> [TEXT EXCERPT]:
_____

Similar to the track The House that Jack Built, this track paints a picture of a father. It attempts to tackle the issue that countless authors and artists have struggled with for lifetimes: how to pick up the pieces and go on following a parent’s death. Jesca sings this one with a clear voice and an honesty that’s often difficult to come by in songs highly informed by emotional events. The entire song is haunted with the memory of a struggle, and ends with a near-whispered refrain of “D.N.R., D.N.R…” Do not resuscitate. Do not resuscitate.
9. Deeper Devastation
This song hangs on to the quiet slowness of the one before it: gone are the fast, high notes from earlier in the album. It masterfully employs the occasional use of a backup-chorus that at once highlights and rounds out Jesca’s lone voice. I had to wonder what could have happened to make Jesca write such an embittered and wounded piece, because the lyrics hammer deeply and insistently into the listener’s brain. This is not a song to be either sung or listened to lightly.

_____

> [PROVIDED MATERIAL]:
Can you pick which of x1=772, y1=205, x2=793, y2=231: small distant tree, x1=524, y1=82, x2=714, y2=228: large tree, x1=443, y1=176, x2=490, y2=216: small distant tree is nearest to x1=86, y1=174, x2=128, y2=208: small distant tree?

_____

> [EXERCISE INSTRUCTIONS]:
• a. In the album review, condense the paragraph beginning "This song hangs on to the quiet slowness" into a short bulleted list that keeps its main facts.
• b. Pick up the album review after its final sentence and carry it forward in the same voice.

> [THE RESULTS]:
• a.
- Keeps the quiet slowness of the previous track and drops the fast, high notes from earlier in the album.
- Occasionally uses a backup chorus that both highlights and rounds out Jesca's lone voice.
- Has embittered, wounded lyrics that hammer deeply and insistently into the listener's brain, which leaves the reviewer wondering what led Jesca to write it.
- Is not a song to be sung or listened to lightly.

• b.
10. When I’m Asleep
I find myself agreeing wholeheartedly with the use of this track to round out the album. The final third of the song contains what I can only describe as a “drop”: there’s a sudden jump in the tempo, verses are shouted, and the beat is re-energized. Rather than letting you complacently steep in the emotional well of the darker songs that came before, When I’m Asleep wakes you up, just before it drops you off at the end of the album with a few lingering drum-beats.